• **AIM OF THE TASK**: Reproduce the passage of the text below about a patient flirting in therapy, from "I also know" to "of the day.".

A Patient Flirts in Therapy

A Patient Flirts in Therapy
Photo by Edward Cisneros / Unsplash

When a patient starts to flirt with me, I think, "here we go."

I know it is flirting when the person who is persistently depressed starts to laugh more in sessions and may slip in a dirty joke or two. I can tell the person is flirting when they casually use my first name rather than calling me Dr. Chan. But mainly, I know it is flirting by the energy the patient is bringing. There is a charge, and a direction to that charge. I know I am the target, I am the only other person in the room.

I also know I am being flirted with because of the reaction within myself I have been trained to pick up on and then to analyze. I feel more choked up and I am more aware of my heart beat. I feel seen and I feel good. I will notice myself laughing and smiling more. Unconsciously I will play with my hair and there is an untick in my positivity that lasts for the rest of the day.

• **MATERIAL PROVIDED**:

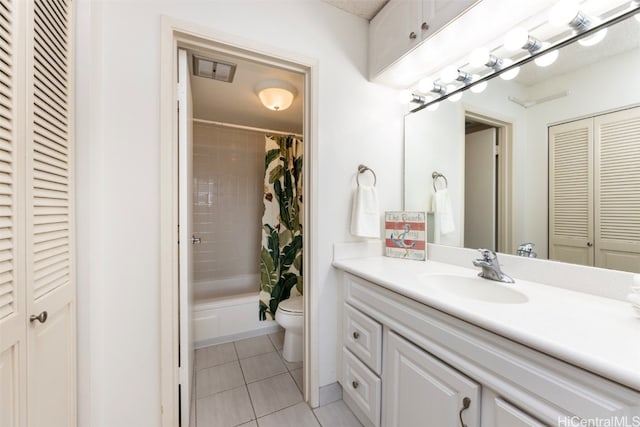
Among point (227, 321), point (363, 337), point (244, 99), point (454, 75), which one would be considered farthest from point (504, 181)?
point (227, 321)

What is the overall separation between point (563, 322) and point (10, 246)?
1.48 m

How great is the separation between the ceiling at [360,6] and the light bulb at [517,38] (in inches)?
29.6

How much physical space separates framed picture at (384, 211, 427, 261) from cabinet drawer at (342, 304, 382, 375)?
0.48 meters

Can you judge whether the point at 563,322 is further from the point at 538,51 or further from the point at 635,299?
the point at 538,51

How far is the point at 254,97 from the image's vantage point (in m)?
2.18

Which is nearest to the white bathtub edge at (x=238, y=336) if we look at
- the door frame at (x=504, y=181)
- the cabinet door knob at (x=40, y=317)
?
the cabinet door knob at (x=40, y=317)

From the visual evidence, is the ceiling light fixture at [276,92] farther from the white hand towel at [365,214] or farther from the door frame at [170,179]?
the white hand towel at [365,214]

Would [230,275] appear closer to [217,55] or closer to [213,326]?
[213,326]

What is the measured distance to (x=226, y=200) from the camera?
298cm

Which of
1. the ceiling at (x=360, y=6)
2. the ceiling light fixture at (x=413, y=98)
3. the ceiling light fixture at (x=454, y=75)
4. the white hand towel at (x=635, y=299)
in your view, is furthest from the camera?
the ceiling light fixture at (x=413, y=98)

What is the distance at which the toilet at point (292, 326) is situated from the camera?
1.79 meters

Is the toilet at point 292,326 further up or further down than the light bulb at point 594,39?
further down

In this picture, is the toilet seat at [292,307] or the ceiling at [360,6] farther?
the toilet seat at [292,307]

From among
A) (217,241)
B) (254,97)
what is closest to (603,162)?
(254,97)
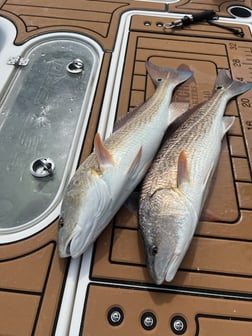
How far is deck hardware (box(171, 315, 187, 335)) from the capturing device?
119 cm

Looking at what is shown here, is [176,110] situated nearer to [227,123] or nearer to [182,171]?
[227,123]

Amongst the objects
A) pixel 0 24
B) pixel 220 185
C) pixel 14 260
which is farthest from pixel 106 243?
pixel 0 24

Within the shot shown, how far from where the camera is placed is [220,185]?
1.57 meters

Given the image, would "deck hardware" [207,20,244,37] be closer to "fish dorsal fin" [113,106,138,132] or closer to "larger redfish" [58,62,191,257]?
"larger redfish" [58,62,191,257]

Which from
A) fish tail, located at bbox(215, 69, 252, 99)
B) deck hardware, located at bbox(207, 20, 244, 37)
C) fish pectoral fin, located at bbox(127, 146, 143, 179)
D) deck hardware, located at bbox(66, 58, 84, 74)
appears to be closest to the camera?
fish pectoral fin, located at bbox(127, 146, 143, 179)

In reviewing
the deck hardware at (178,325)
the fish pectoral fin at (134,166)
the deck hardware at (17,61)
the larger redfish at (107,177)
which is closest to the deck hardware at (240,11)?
the larger redfish at (107,177)

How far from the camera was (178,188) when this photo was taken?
4.49 feet

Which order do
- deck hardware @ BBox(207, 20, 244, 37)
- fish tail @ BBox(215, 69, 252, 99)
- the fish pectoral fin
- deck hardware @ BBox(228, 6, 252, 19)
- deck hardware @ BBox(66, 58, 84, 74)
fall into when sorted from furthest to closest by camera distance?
deck hardware @ BBox(228, 6, 252, 19), deck hardware @ BBox(207, 20, 244, 37), deck hardware @ BBox(66, 58, 84, 74), fish tail @ BBox(215, 69, 252, 99), the fish pectoral fin

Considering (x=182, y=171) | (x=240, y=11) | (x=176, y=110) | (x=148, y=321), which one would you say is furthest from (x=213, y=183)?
(x=240, y=11)

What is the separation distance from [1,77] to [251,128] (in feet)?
4.17

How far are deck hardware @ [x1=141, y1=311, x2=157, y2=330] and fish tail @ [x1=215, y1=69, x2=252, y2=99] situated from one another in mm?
1085

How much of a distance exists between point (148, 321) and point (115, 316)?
0.33 feet

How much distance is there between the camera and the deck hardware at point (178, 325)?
1.19 metres

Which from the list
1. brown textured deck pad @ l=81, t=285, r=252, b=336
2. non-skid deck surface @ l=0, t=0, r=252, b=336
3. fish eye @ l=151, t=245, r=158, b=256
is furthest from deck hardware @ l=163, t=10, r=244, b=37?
brown textured deck pad @ l=81, t=285, r=252, b=336
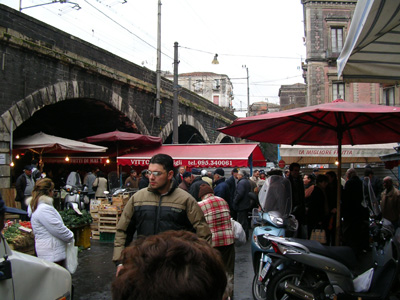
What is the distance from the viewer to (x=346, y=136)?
21.7 ft

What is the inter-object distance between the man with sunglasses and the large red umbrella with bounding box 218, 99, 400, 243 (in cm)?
153

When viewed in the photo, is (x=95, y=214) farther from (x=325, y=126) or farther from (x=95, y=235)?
(x=325, y=126)

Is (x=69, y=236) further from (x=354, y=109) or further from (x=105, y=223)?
(x=105, y=223)

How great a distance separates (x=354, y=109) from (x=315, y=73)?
2709 cm

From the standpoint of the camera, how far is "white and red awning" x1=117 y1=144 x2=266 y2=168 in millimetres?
12633

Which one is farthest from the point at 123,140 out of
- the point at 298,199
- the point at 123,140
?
the point at 298,199

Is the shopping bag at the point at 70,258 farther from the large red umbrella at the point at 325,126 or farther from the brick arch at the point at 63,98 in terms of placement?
the brick arch at the point at 63,98

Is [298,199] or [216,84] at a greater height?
[216,84]

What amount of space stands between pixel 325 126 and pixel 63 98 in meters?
9.89

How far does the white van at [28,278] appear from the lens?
8.40 feet

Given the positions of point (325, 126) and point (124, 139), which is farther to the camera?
point (124, 139)

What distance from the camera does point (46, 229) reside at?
4.53m

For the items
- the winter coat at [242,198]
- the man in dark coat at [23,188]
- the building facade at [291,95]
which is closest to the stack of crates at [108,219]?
the man in dark coat at [23,188]

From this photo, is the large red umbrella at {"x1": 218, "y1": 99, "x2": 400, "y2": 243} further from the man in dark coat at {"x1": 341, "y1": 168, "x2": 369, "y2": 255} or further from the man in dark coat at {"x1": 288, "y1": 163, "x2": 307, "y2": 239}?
the man in dark coat at {"x1": 341, "y1": 168, "x2": 369, "y2": 255}
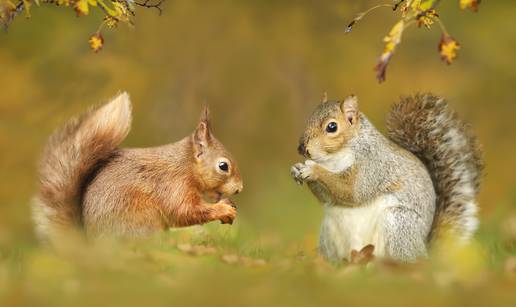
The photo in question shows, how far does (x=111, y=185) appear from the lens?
434 cm

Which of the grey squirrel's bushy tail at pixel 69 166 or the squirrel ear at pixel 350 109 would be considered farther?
the squirrel ear at pixel 350 109

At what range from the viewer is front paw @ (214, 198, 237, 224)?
14.4 ft

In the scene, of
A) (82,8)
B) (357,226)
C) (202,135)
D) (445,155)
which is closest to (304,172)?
(357,226)

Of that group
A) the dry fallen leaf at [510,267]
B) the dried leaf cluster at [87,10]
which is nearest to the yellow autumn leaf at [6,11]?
the dried leaf cluster at [87,10]

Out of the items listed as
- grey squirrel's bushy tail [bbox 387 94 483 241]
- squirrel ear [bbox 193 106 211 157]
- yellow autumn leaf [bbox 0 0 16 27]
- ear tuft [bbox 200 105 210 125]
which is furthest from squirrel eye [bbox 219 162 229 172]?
yellow autumn leaf [bbox 0 0 16 27]

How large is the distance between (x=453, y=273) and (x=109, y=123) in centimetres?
186

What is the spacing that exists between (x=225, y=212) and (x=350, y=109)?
0.86 meters

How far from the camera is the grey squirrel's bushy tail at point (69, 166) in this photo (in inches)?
172

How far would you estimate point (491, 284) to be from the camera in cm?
365

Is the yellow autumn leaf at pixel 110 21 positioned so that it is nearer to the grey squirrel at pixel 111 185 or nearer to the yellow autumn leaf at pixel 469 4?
the grey squirrel at pixel 111 185

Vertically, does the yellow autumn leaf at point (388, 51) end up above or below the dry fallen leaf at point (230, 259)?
above

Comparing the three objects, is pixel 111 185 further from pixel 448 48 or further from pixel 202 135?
pixel 448 48

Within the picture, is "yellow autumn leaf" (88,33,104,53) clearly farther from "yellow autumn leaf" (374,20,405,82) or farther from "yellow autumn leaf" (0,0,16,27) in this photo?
"yellow autumn leaf" (374,20,405,82)

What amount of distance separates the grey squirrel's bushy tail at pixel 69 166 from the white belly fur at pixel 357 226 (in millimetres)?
1214
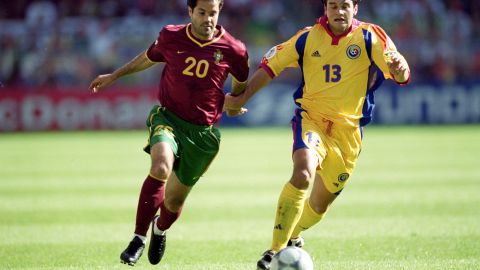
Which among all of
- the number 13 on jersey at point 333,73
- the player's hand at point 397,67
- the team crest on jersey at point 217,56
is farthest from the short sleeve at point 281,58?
the player's hand at point 397,67

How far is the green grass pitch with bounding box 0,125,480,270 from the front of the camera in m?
8.71

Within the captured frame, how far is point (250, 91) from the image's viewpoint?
8359 mm

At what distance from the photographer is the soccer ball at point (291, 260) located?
23.0 ft

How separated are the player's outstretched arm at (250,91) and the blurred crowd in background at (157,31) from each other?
1898 cm

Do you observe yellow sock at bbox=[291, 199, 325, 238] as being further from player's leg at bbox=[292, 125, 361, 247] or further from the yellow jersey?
the yellow jersey

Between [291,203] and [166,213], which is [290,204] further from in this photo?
[166,213]

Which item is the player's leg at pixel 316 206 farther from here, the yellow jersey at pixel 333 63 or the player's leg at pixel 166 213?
the player's leg at pixel 166 213

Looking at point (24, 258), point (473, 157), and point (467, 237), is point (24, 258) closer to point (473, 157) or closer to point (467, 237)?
point (467, 237)

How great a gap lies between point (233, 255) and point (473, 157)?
35.5ft

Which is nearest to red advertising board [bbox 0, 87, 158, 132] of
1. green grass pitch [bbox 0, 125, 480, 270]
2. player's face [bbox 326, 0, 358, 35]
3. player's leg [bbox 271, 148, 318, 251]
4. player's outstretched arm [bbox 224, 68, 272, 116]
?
green grass pitch [bbox 0, 125, 480, 270]

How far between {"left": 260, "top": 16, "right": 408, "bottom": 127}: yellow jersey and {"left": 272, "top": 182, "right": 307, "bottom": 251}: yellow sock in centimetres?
104

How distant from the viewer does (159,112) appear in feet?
26.7

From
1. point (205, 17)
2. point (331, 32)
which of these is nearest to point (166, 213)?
point (205, 17)

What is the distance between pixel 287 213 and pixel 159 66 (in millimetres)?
20419
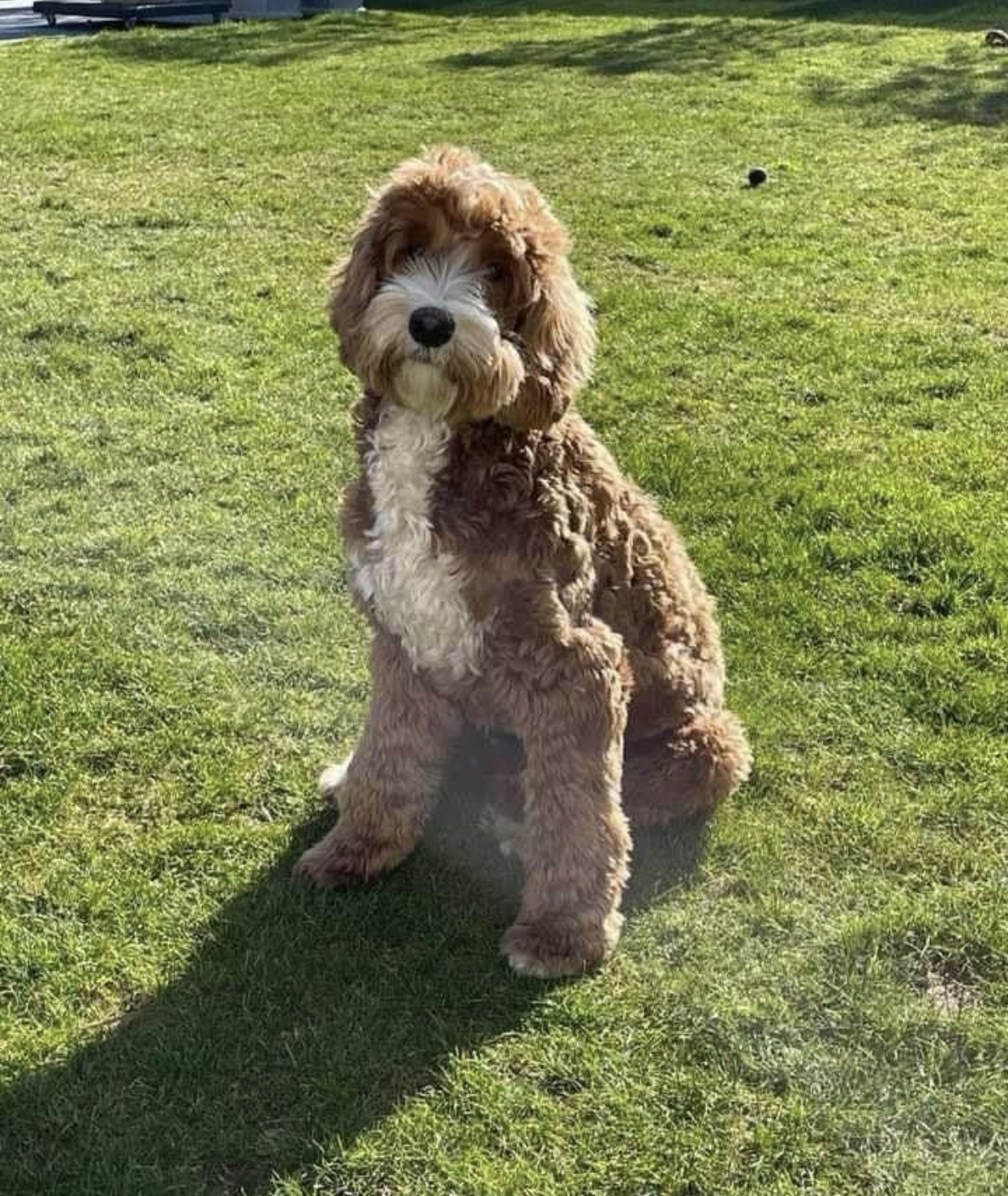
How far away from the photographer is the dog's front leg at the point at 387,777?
346 cm

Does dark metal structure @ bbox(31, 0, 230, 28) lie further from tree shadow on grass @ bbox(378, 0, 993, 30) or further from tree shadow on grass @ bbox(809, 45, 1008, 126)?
tree shadow on grass @ bbox(809, 45, 1008, 126)

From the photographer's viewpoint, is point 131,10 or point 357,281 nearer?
point 357,281

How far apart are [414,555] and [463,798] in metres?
0.92

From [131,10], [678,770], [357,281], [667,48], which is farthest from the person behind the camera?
[131,10]

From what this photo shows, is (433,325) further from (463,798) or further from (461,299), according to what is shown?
(463,798)

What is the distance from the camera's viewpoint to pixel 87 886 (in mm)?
3590

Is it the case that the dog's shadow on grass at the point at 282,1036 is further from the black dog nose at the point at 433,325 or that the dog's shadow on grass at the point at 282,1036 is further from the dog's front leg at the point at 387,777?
the black dog nose at the point at 433,325

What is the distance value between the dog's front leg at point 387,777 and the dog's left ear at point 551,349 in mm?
755

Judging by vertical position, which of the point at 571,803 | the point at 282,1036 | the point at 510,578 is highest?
the point at 510,578

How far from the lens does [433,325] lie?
9.13 ft

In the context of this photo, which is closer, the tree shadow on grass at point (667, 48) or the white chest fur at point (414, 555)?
the white chest fur at point (414, 555)

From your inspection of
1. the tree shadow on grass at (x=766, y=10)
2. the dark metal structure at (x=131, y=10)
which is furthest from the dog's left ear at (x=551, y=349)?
the dark metal structure at (x=131, y=10)

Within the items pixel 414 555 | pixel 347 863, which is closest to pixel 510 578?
pixel 414 555

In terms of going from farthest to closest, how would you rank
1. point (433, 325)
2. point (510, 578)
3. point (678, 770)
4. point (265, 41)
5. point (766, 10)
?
point (766, 10)
point (265, 41)
point (678, 770)
point (510, 578)
point (433, 325)
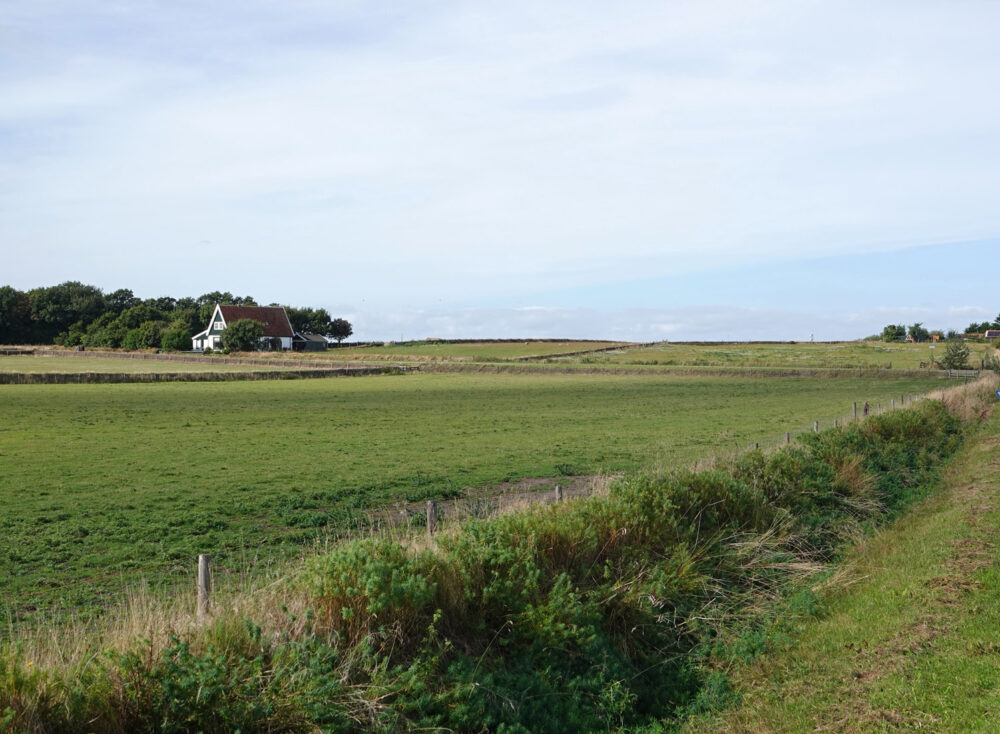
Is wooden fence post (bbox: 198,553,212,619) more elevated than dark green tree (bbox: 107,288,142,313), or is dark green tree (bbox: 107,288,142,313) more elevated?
dark green tree (bbox: 107,288,142,313)

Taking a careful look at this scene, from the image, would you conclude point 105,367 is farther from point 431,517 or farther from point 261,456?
point 431,517

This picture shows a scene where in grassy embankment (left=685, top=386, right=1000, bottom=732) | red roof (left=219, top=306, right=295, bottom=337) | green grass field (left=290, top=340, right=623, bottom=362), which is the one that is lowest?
grassy embankment (left=685, top=386, right=1000, bottom=732)

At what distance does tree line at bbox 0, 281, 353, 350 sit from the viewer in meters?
133

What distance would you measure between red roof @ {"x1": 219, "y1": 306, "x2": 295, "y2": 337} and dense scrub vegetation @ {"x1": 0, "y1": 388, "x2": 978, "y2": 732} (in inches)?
4952

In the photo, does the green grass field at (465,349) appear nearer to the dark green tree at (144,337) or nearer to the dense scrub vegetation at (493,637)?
the dark green tree at (144,337)

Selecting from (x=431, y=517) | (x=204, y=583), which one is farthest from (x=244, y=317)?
(x=204, y=583)

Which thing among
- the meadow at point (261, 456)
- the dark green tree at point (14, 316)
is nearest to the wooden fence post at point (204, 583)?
the meadow at point (261, 456)

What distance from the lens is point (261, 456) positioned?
24438mm

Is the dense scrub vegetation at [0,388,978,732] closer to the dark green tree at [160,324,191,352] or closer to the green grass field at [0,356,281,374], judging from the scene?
the green grass field at [0,356,281,374]

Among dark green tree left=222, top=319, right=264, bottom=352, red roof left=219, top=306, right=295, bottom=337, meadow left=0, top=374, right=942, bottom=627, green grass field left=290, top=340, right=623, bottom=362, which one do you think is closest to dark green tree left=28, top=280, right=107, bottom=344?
red roof left=219, top=306, right=295, bottom=337

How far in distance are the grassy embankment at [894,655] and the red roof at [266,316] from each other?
126m

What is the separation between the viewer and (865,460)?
19734 millimetres

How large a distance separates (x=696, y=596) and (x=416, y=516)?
6.18 m

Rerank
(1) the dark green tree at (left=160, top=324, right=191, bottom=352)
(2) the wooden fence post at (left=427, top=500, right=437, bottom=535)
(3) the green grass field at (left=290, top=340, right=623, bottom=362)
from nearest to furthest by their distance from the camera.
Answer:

• **ANSWER BELOW**:
I also know I am being flirted with because of the reaction within myself I have been trained to pick up on and then to analyze. I feel more choked up and I am more aware of my heart beat. I feel seen and I feel good. I will notice myself laughing and smiling more. Unconsciously I will play with my hair and there is an untick in my positivity that lasts for the rest of the day.